Your answer should hold the data exactly as given, minus any picture.

===== AVAILABLE DATA

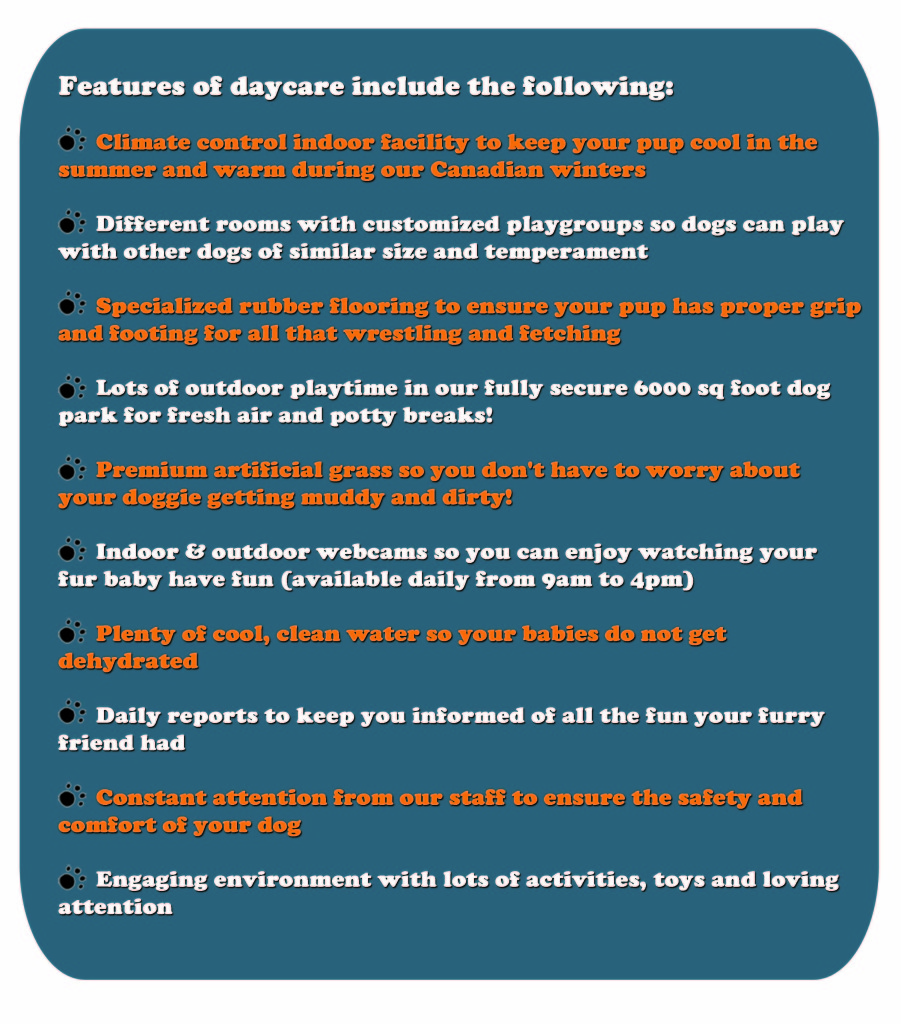 Features of Daycare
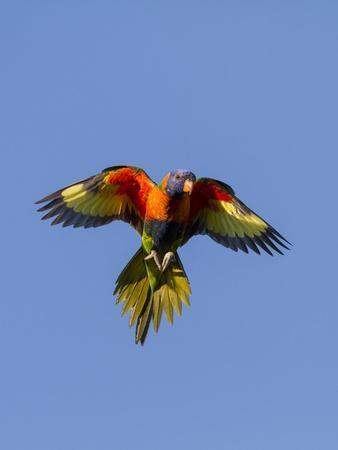 A Rainbow Lorikeet from Northern Australia in Flight in Southwest Australia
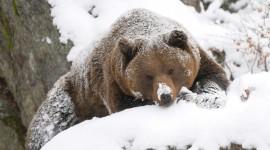 Animals In Winter Photo Download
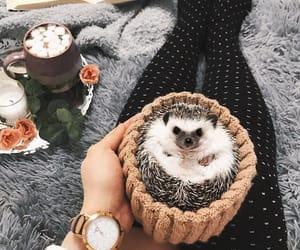 hedgehog, animal, and pet image
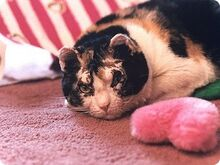 Cat scarlett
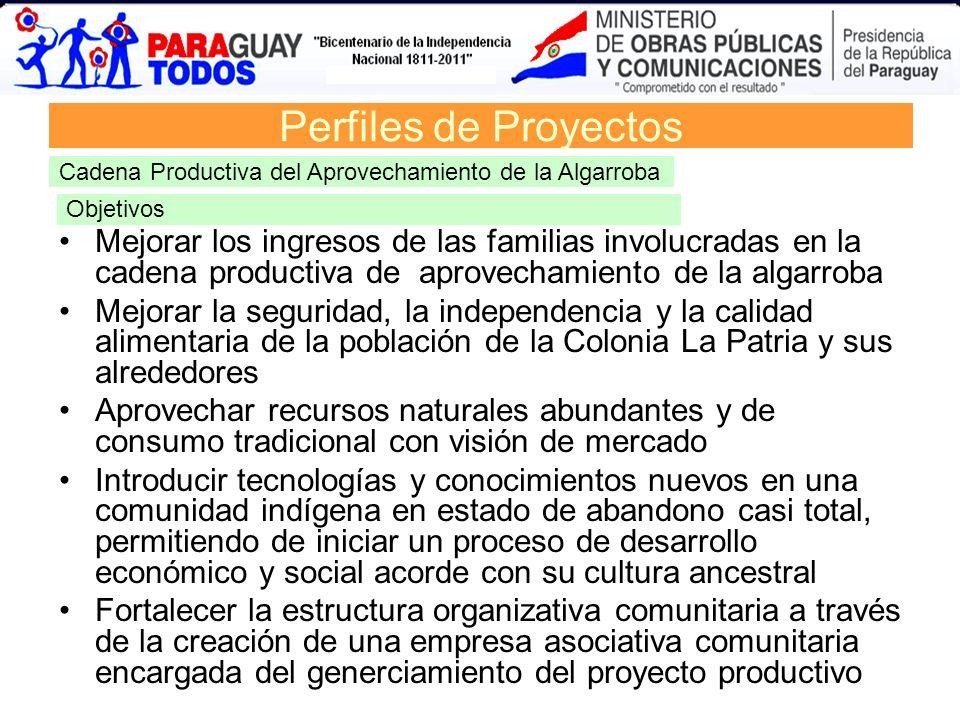 Perfiles de Proyectos Cadena Productiva del Aprovechamiento de la Algarroba. Objetivos.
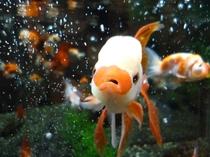 金魚「たらこ」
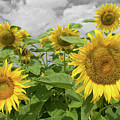 Sunflowers I by Dylan Punke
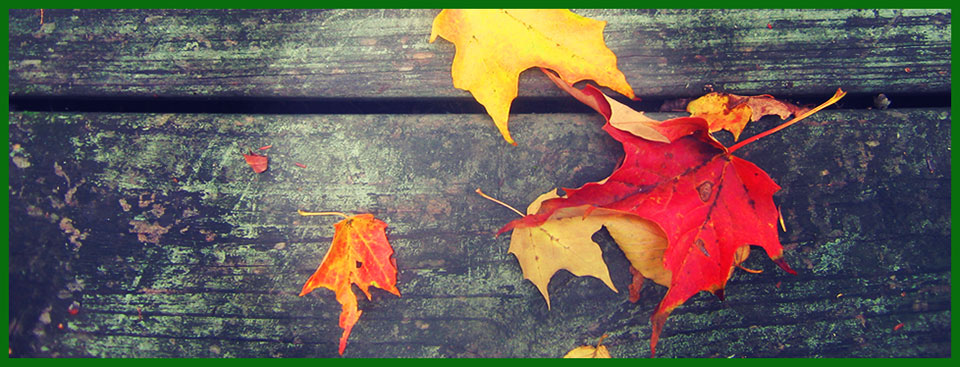 leaves_header_xpro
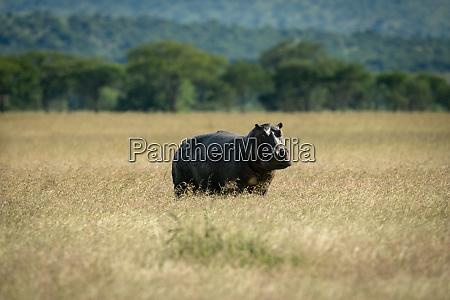 hippo steht in langen gras augenkamera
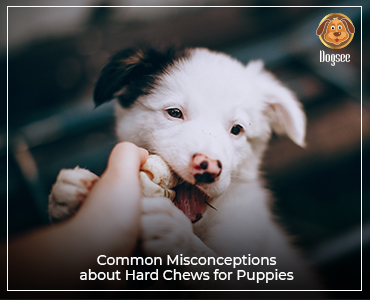 Common Misconceptions about Hard Chews for Puppies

==========

[RESULT]
 Features of Daycare
 A Rainbow Lorikeet from Northern Australia in Flight in Southwest Australia
 Animals In Winter Photo Download
 hedgehog, animal, and pet image
 Cat scarlett
 Perfiles de Proyectos Cadena Productiva del Aprovechamiento de la Algarroba. Objetivos.
 金魚「たらこ」
 Sunflowers I by Dylan Punke
 leaves_header_xpro
 hippo steht in langen gras augenkamera
 Common Misconceptions about Hard Chews for Puppies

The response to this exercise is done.